● **Directions**: Count how many lines in the items below contain the word "nearer", and reply with only that number.

● **Given data**:
□ □ □
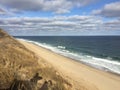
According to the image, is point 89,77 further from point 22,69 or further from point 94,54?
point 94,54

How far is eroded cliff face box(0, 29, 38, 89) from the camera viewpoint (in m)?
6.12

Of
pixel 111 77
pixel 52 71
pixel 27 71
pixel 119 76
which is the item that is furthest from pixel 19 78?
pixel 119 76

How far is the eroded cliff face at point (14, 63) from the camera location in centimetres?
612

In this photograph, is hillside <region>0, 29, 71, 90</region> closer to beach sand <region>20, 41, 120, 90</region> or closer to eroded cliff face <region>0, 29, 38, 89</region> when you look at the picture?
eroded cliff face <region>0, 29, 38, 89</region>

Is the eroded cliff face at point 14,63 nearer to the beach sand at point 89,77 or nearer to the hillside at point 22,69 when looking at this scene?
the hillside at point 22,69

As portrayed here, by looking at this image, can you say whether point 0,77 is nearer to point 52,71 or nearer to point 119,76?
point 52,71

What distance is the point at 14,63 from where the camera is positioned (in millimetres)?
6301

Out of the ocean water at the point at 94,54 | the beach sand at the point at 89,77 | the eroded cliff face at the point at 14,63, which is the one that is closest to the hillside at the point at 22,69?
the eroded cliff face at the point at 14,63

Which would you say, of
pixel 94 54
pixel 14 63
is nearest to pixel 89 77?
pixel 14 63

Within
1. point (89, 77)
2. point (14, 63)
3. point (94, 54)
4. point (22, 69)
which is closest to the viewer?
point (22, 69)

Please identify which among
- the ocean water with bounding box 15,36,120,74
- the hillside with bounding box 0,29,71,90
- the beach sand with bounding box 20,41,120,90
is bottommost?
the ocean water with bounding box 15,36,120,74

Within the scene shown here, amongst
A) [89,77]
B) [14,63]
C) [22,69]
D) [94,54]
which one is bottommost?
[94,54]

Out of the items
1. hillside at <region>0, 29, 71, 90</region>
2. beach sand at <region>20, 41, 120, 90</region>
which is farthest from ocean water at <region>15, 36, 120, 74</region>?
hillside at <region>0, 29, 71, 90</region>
□ □ □
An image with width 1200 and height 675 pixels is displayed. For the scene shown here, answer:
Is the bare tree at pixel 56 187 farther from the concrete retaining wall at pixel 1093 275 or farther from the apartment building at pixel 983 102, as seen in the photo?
□ □ □
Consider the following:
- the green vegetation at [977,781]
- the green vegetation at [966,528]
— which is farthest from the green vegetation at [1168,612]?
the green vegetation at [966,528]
□ □ □
● **Answer below**: 2